Former Colt Saturday wins ‘jock tax’ case against Cleveland

Two former National Football League players who challenged Cleveland’s tax on their income won refunds after the Ohio Supreme Court ruled the way the city calculated their taxes was improper.

Former Chicago Bears linebacker Hunter Hillenmeyer and former Indianapolis Colts center Jeff Saturday sued the city’s tax board last year challenging payments they made from 2004 to 2006 and 2008, respectively. The Supreme Court on Thursday ruled Saturday was entitled to a full refund and Hillenmeyer a partial refund.

Seven other cities besides Cleveland that are home to major professional sports teams tax visiting players. The issue in the Ohio case centers on how Cleveland imposes its 2-percent income tax. The city stands to lose at least $1 million a year if it calculates taxes due as the players wish based on days worked in a season instead of games played, according to a 2013 city analysis.

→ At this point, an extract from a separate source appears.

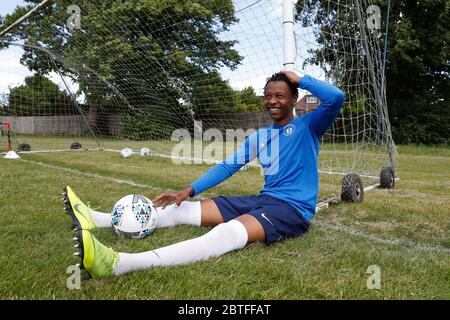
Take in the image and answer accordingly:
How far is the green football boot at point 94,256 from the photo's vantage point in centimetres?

Cleveland had said its approach is legal and reasonable. Just as entertainers are paid only for performances regardless of how much they rehearse, athletes are paid to perform in games, the city said.

Saturday, a six-time Pro Bowl center who played 13 years with the Indianapolis Colts and won a Super Bowl in 2007 before finishing his career with the Green Bay Packers in 2012, argued that he should not have been taxed because he was injured and didn’t travel to Cleveland for a 2008 game.

He was still hit with a $3,594 tax because of city regulations that count payments an employer makes to a sick and absent employee.

Cleveland lacked the authority to tax Saturday’s income, the Supreme court ruled.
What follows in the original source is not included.